Fast Superposition Algorithm Using Spectral Kernel Decomposition for Photon Beam Dose Calculation In Heterogeneous Media
Abstract
Purpose
Convolution/superposition is a widely-used method for radiotherapy dose calculation, in which energy deposited at the first interaction point (TERMA) is convolved with a scatter kernel to obtain the dose. To account for tissue heterogeneities, the kernel can be scaled radially by the path-averaged relative electron density between the source and calculation points. However, this scaling renders the kernel spatially-dependent, precluding fast Fourier transform (FFT)-based acceleration. Several algorithms have been developed to circumvent this increased computational cost, including collapsed cone convolution (CCC). Here, an alternative approach is presented that decomposes the heterogeneous dose kernel into a linear combination of spatially invariant basis kernels, restoring FFT-based acceleration.
Methods
The analytical kernel is adopted from CCC, i.e., a sum of exponentials with inverse-square decay.

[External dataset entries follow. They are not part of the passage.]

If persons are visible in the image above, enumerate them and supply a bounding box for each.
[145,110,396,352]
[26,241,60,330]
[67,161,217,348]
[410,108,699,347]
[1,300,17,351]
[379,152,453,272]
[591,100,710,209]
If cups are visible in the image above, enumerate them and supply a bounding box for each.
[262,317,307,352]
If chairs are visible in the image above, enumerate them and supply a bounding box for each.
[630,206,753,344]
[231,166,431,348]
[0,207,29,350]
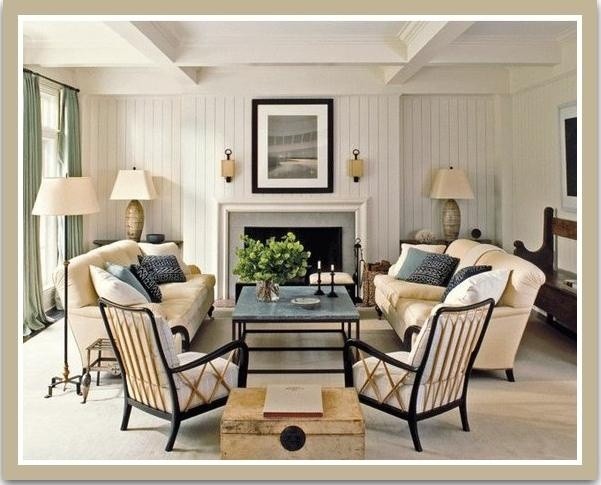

A quadrature grid is defined in kernel space using Nr Gauss-Laguerre radial nodes, L Gauss-Legendre polar nodes, and 2L uniformly-spaced azimuthal nodes. Each node corresponds to a fixed displacement in TERMA (source) space, allowing the kernel to be factored into a coefficient array in source space and a spatially-invariant Laguerre×Legendre basis kernel. The coefficient field includes the heterogeneity scaling factor, evaluated for each node-defined displacement in source space. The final dose is then computed as the weighted sum over all nodes of FFT-based convolutions, with asymptotic complexity O(NrL2N3log(N)).
Results
The algorithm was tested for a 6 MV, 10×10cm2 beam incident on a mediastinum-like water-and-cork phantom. Dose distributions computed with Nr=4-12 and L=4-12 converged quickly to agreement with the Geant4 Monte Carlo estimate, with gamma passing rates consistently exceeding 95% at 3%/2mm tolerance and 10% threshold for Nr≥5 and L≥10.
Conclusion
Spectral kernel decomposition represents a new framework for fast kernel-based dose calculation in heterogeneous media, enabling FFT-based evaluation without restricting heterogeneity dependence to a finite number of directions. Next steps will include algorithmic optimization and comparison with CCC.